There was an 8-10 minute film from the period produced by the Brooklyn Union Gas Company, today part of National Grid, with wonderful images. The signage next to the plasma screen noted that Brooklyn Union had placed the film in a time capsule to be opened for Prospect Park’s bicentennial in 2066. Apparently they made a few copies and gave one to the BHS. Civil War veterans were a frequent sight at events like this in Prospect Park well into the 1930s. That is why they changed the name of Prospect Park Plaza to Grand Army Plaza in 1926. By 1966 they were of course all gone. I was a little surprised however not to see any Great War veterans, who were still very much around in significant number, at this time.
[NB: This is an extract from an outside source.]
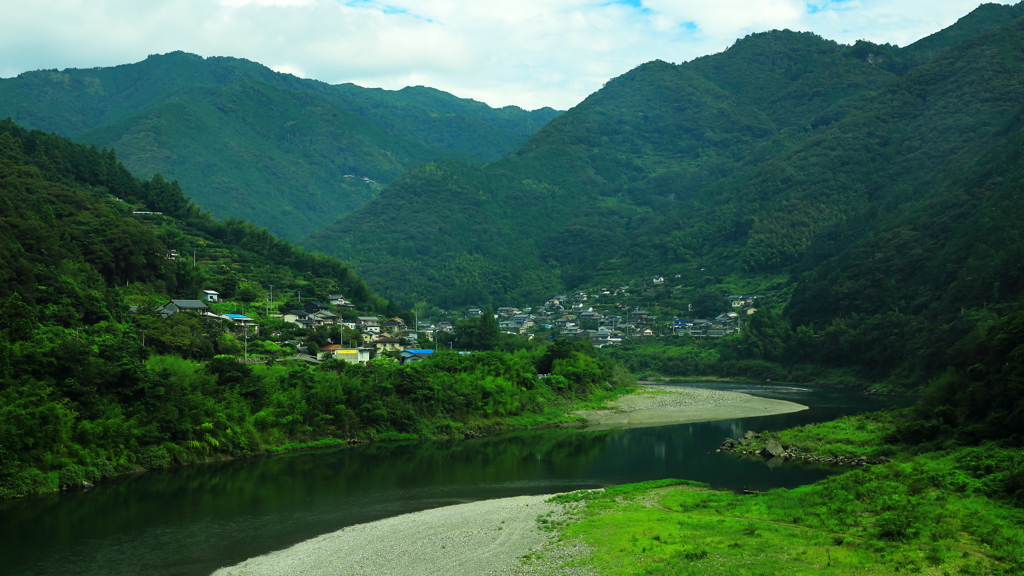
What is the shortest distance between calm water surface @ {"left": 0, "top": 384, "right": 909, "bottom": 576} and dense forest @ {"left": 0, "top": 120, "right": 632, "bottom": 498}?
1923 mm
To read the old New York Times articles about this event is to see a Brooklyn that is no more. The borough had not yet hit rock bottom but the post-industrial decline and white flight are there for the observant to notice. A May 30, 1966 headline reads “Centennial Celebration Will Open Thursday for City Oasis, Now in Decline Attendance Falling off.” Still, there were signs of hope. Mayor Lindsay and Robert Moses were both on hand and addressed the park’s issues. Federal and local funds had already been appropriated to renovate the boathouse and other venues. The park would fall much farther over the next three decades before turning around in the mid-1990s but is heartening to know that there were people, some prominent, others less so, studiously holding the line and doing what they could in what was a difficult situation.